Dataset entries
○ ○ ○ ○ ○

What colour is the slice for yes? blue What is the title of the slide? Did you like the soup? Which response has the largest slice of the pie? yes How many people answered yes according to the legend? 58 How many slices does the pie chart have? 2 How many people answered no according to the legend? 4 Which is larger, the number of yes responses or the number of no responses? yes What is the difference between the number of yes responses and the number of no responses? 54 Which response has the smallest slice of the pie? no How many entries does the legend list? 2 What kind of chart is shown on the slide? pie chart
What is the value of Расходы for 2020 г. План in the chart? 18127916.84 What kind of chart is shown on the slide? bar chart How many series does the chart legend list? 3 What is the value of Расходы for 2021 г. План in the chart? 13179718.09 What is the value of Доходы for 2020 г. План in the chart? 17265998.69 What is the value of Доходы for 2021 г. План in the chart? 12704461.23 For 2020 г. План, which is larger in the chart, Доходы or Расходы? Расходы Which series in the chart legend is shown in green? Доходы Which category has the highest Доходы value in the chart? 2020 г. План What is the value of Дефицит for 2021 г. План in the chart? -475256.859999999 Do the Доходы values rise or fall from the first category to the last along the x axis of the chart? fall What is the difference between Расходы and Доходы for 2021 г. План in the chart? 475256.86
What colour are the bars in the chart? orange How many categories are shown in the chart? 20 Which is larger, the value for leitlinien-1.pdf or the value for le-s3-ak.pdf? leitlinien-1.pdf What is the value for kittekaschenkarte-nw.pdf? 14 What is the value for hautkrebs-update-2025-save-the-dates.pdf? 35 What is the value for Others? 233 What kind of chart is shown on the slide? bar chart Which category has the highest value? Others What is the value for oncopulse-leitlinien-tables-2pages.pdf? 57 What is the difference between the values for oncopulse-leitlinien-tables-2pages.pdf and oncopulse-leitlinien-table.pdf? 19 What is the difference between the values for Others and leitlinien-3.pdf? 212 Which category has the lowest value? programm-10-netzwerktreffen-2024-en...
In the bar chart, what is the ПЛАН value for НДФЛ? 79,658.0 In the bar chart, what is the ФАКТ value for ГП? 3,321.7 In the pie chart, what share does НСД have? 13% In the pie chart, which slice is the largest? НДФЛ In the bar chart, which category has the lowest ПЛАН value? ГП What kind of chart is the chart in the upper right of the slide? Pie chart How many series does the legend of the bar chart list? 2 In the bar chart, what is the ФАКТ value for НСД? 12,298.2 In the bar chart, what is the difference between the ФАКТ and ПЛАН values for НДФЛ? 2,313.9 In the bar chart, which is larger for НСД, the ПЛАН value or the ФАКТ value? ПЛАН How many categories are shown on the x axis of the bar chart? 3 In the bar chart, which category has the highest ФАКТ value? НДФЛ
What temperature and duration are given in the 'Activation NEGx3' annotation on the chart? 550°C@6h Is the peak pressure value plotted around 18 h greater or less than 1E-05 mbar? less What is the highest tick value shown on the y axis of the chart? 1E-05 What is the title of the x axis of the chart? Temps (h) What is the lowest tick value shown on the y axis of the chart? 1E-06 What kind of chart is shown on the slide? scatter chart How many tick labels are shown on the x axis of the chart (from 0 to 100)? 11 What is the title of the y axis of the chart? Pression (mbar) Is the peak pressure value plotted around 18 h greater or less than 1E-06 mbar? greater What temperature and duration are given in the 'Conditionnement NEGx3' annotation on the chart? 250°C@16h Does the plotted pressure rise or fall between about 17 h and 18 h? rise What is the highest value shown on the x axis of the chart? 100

○ ○ ○ ○ ○

*Work order*.
Could you recast the data above as a Markdown table with the columns Row and Entry, one numbered row per line and blank lines left out?

*Task response*.
| Row | Entry |
|---|---|
| 1 | What colour is the slice for yes? blue What is the title of the slide? Did you like the soup? Which response has the largest slice of the pie? yes How many people answered yes according to the legend? 58 How many slices does the pie chart have? 2 How many people answered no according to the legend? 4 Which is larger, the number of yes responses or the number of no responses? yes What is the difference between the number of yes responses and the number of no responses? 54 Which response has the smallest slice of the pie? no How many entries does the legend list? 2 What kind of chart is shown on the slide? pie chart |
| 2 | What is the value of Расходы for 2020 г. План in the chart? 18127916.84 What kind of chart is shown on the slide? bar chart How many series does the chart legend list? 3 What is the value of Расходы for 2021 г. План in the chart? 13179718.09 What is the value of Доходы for 2020 г. План in the chart? 17265998.69 What is the value of Доходы for 2021 г. План in the chart? 12704461.23 For 2020 г. План, which is larger in the chart, Доходы or Расходы? Расходы Which series in the chart legend is shown in green? Доходы Which category has the highest Доходы value in the chart? 2020 г. План What is the value of Дефицит for 2021 г. План in the chart? -475256.859999999 Do the Доходы values rise or fall from the first category to the last along the x axis of the chart? fall What is the difference between Расходы and Доходы for 2021 г. План in the chart? 475256.86 |
| 3 | What colour are the bars in the chart? orange How many categories are shown in the chart? 20 Which is larger, the value for leitlinien-1.pdf or the value for le-s3-ak.pdf? leitlinien-1.pdf What is the value for kittekaschenkarte-nw.pdf? 14 What is the value for hautkrebs-update-2025-save-the-dates.pdf? 35 What is the value for Others? 233 What kind of chart is shown on the slide? bar chart Which category has the highest value? Others What is the value for oncopulse-leitlinien-tables-2pages.pdf? 57 What is the difference between the values for oncopulse-leitlinien-tables-2pages.pdf and oncopulse-leitlinien-table.pdf? 19 What is the difference between the values for Others and leitlinien-3.pdf? 212 Which category has the lowest value? programm-10-netzwerktreffen-2024-en... |
| 4 | In the bar chart, what is the ПЛАН value for НДФЛ? 79,658.0 In the bar chart, what is the ФАКТ value for ГП? 3,321.7 In the pie chart, what share does НСД have? 13% In the pie chart, which slice is the largest? НДФЛ In the bar chart, which category has the lowest ПЛАН value? ГП What kind of chart is the chart in the upper right of the slide? Pie chart How many series does the legend of the bar chart list? 2 In the bar chart, what is the ФАКТ value for НСД? 12,298.2 In the bar chart, what is the difference between the ФАКТ and ПЛАН values for НДФЛ? 2,313.9 In the bar chart, which is larger for НСД, the ПЛАН value or the ФАКТ value? ПЛАН How many categories are shown on the x axis of the bar chart? 3 In the bar chart, which category has the highest ФАКТ value? НДФЛ |
| 5 | What temperature and duration are given in the 'Activation NEGx3' annotation on the chart? 550°C@6h Is the peak pressure value plotted around 18 h greater or less than 1E-05 mbar? less What is the highest tick value shown on the y axis of the chart? 1E-05 What is the title of the x axis of the chart? Temps (h) What is the lowest tick value shown on the y axis of the chart? 1E-06 What kind of chart is shown on the slide? scatter chart How many tick labels are shown on the x axis of the chart (from 0 to 100)? 11 What is the title of the y axis of the chart? Pression (mbar) Is the peak pressure value plotted around 18 h greater or less than 1E-06 mbar? greater What temperature and duration are given in the 'Conditionnement NEGx3' annotation on the chart? 250°C@16h Does the plotted pressure rise or fall between about 17 h and 18 h? rise What is the highest value shown on the x axis of the chart? 100 |